Not convinced, Justice Kabir sought individual opinions of each member of the Collegium on the tradition and precedent thrown at him to stall his last proposal as the head of the judiciary. All four senior-most judges concurred that it would not be proper for the outgoing CJI to push for an appointment to the Supreme Court especially when his successor had been issued warrant of appointment. He was told that in the past, the outgoing Chief Justices had in fact requisitioned the meeting of Collegium but it was only to address an emergency, like an ad-hoc Judge's tenure in a high court coming to an end prior to the new CJI taking oath warranting extension or denial thereof. Unconvinced by the logic presented to scuttle his proposal, the CJI, it is learnt, flared up accusing the Collegium members of "ganging up" against him. With the overwhelming majority in the Collegium not favouring breaching the tradition and precedent, the CJI had no option but to drop his proposal.
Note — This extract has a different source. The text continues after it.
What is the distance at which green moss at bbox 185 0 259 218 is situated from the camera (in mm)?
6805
Another article published on 12 July 2013 on the Bar and Bench site, claimed that Bhattacharya, former CJ of Gujarat HC alleged that the real reason for him not being denied a place in SC was opposition to elevation of (ex-CJI) Kabir's sister Shukla Kabir Sinha, to the Calcutta High Court.
The activists requested CJI Sathasivam, to get all the facts mentioned in their petition enquired by a completely independent body and take all possible measures, including criminal and administrative measures on extremely critical issues raised in the petition as well as published in various news articles and as leveled by a person of the stature of acting Chief Justice of the Gujarat HC.